On July 29th, 2018, the family of Frederick Williams said a tearful goodbye as a man was taken off life support following a suspected drug overdose at St. Barnabas, a facility run by Hospice of New York. It wasn't until the Office of the Chief Medical Examiner, as part of routine procedures, ran fingerprint tests and discovered that the body did not belong to Frederick Williams. The man taken off of life support was Raheme Malik Perry.
In this investigation at ProPublica, Joe Sexton and Nate Schweber try to figure out what went wrong and who is accountable.
Williams' family thought he'd want to be buried with his mother at a cemetery on Long Island. Arrangements were made for that to happen. A printed program was created.
But then Naka's team discovered the mistake. When the man's fingerprints were fed into one of the office's databases that stores records of people with criminal histories, another name popped up: Raheme Malik Perry.
Whatever the reasons were for the error, the way forward for Naka's team was clear. It had to contact two families and deliver very different news. The call to the family of Williams would carry the surprise that the loved one whose death they were grieving was, in fact, alive. The call to this new family, the Perrys, would be no less strange, but its implications would be far more somber — a loved one of theirs was dead, and his death had come after he was taken off life support by strangers.
Williams acknowledges the remarkable series of events and coincidences that had to happen to produce the error at St. Barnabas. He had to lose an ID he'd had for years. It had to wind up in the pocket of a man close to him in age and appearance. That man had to have fallen in the street close to a hospital that had once treated Williams and had his information on file. The discovery of the misidentification happened only because both men had criminal records and fingerprints in a database.

* * * *

WHAT YOU WILL DO →
Return the stretch of the misidentification article from "In this investigation" through "up: Raheme Malik Perry.", copied word for word.

* * * *

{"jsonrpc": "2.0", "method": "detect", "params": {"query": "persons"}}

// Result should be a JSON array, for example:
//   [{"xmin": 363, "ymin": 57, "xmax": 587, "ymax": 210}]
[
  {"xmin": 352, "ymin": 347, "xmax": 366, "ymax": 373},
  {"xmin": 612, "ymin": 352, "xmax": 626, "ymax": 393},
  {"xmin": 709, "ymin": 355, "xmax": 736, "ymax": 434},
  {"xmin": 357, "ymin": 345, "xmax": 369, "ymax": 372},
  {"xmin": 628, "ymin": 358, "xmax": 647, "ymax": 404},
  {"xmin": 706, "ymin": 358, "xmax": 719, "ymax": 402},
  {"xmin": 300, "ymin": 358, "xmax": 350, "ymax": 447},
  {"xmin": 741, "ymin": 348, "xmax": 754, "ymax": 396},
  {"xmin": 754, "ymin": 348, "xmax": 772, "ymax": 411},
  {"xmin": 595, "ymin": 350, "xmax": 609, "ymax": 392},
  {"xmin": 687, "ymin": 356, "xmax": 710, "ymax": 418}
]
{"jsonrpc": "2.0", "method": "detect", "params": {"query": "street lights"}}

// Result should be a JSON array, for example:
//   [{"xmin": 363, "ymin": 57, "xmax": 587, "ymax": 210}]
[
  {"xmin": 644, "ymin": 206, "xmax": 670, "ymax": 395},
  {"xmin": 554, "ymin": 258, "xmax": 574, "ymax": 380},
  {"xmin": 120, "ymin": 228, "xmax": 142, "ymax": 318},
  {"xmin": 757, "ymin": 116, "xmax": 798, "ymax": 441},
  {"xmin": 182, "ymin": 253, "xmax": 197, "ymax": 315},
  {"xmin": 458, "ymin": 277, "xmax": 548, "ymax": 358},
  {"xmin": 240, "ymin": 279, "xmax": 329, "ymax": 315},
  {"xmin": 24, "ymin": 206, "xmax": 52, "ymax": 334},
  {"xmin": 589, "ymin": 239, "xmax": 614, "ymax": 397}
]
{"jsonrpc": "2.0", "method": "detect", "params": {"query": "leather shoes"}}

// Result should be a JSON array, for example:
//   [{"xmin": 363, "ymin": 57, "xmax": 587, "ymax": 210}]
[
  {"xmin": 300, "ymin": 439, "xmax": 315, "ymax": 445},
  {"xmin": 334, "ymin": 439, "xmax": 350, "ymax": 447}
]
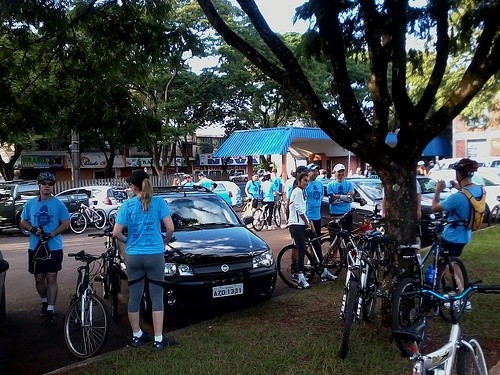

* * * *

OUTPUT OF THE EXERCISE →
In this investigation at ProPublica, Joe Sexton and Nate Schweber try to figure out what went wrong and who is accountable.
Williams' family thought he'd want to be buried with his mother at a cemetery on Long Island. Arrangements were made for that to happen. A printed program was created.
But then Naka's team discovered the mistake. When the man's fingerprints were fed into one of the office's databases that stores records of people with criminal histories, another name popped up: Raheme Malik Perry.